Becky nun floh ratlos von einer Kolonie zur anderen, von Boulogne nach Dieppe, von Dieppe nach Caen, von Caen nach Tours – versuchte überall mit aller Kraft, ein anständiges Leben zu führen, aber o weh – eines Tages wurde sie doch stets entlarvt, und die echten Krähen hackten sie aus dem Nest.

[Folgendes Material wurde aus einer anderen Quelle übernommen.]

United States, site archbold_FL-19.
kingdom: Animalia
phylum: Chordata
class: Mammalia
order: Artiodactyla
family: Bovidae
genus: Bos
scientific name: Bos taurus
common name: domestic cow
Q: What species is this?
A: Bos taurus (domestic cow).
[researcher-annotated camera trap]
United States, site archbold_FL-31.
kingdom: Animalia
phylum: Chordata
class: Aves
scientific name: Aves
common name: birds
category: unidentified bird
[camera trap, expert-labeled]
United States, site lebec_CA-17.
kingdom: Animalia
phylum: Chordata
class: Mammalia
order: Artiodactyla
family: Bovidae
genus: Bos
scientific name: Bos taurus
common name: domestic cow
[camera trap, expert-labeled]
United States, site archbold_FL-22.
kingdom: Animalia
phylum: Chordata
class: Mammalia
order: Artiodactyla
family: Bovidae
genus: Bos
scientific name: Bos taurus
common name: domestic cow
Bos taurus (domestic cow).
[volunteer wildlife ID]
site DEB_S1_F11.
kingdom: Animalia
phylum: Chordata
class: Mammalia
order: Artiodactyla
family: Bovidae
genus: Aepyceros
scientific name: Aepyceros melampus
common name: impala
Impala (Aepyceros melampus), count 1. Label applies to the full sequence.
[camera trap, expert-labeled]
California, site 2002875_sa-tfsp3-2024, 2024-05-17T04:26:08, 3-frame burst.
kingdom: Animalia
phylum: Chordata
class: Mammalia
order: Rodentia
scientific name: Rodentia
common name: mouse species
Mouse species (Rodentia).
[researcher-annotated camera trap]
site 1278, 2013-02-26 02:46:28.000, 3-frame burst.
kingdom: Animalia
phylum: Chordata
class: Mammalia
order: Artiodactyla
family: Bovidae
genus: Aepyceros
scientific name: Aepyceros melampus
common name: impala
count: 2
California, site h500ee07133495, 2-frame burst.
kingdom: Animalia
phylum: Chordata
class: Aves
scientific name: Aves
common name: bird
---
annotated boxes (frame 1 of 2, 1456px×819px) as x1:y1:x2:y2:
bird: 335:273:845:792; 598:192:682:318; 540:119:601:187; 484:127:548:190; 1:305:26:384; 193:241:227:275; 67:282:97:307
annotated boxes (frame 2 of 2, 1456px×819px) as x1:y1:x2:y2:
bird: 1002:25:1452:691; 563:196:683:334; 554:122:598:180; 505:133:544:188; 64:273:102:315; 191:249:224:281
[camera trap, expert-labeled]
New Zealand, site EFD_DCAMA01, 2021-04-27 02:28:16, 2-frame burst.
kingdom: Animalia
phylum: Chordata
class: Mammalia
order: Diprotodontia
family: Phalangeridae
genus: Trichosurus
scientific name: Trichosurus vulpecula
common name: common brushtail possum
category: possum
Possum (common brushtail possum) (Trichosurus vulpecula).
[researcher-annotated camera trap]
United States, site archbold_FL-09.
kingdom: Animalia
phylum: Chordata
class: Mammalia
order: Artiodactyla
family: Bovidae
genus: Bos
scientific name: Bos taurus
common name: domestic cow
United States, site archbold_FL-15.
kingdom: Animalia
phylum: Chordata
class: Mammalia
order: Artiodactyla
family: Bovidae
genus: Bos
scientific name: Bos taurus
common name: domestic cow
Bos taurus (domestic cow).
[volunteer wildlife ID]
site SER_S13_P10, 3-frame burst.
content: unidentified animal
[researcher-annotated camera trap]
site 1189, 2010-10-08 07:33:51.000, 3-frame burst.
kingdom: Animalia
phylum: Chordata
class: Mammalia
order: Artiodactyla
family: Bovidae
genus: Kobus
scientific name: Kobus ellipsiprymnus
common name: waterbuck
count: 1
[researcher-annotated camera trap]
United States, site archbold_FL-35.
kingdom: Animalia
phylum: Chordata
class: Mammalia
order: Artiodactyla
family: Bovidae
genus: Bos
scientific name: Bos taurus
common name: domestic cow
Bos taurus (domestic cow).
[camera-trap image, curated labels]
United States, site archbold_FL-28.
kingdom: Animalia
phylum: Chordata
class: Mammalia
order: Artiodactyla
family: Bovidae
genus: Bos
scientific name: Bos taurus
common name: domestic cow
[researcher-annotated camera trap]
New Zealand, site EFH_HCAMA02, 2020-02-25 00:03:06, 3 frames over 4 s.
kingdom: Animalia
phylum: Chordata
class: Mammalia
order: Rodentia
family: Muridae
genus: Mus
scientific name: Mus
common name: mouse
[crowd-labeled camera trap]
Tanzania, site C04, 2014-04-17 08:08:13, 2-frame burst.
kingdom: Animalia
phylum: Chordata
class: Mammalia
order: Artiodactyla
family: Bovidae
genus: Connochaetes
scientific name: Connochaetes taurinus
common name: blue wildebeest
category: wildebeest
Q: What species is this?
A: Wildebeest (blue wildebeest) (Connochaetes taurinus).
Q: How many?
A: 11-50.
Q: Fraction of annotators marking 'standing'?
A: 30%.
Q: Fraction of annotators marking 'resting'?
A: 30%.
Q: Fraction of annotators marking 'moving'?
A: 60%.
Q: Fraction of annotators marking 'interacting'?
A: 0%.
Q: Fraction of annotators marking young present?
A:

An einem Ort nahm sie Mrs. Hook Eagles auf, eine Frau mit einem makellosen Charakter und einem Haus am Portman Square. Sie wohnte in dem Hotel in Dieppe, wohin Becky geflohen war, und sie lernten sich beim Schwimmen im Meer kennen und sahen sich an der Table d'hôte des Hotels wieder. Mrs. Eagles hatte einiges über die Steyne-Affäre gehört – wer hatte denn das nicht? Nach einer Unterredung mit Becky verkündete sie jedoch, Mrs. Crawley sei ein Engel, ihr Mann ein Schuft, Lord Steyne ein charakterloser Bösewicht, wie es ja auch bekannt sei, und die ganze Anschuldigung gegen Mrs. Crawley sei eine infame, gottlose Lüge dieses Schurken Wenham. »Wenn du nur ein bißchen Mut hättest, Mr. Eagles, so würdest du den Kerl ohrfeigen, wenn du ihn das nächste Mal im Klub triffst«, sagte sie zu ihrem Mann. Eagles war jedoch ein ruhiger alter Herr und der Mann von Mrs. Eagles, mit einer Neigung zur Geologie, und außerdem zu klein, um die Ohren anderer Leute überhaupt erreichen zu können.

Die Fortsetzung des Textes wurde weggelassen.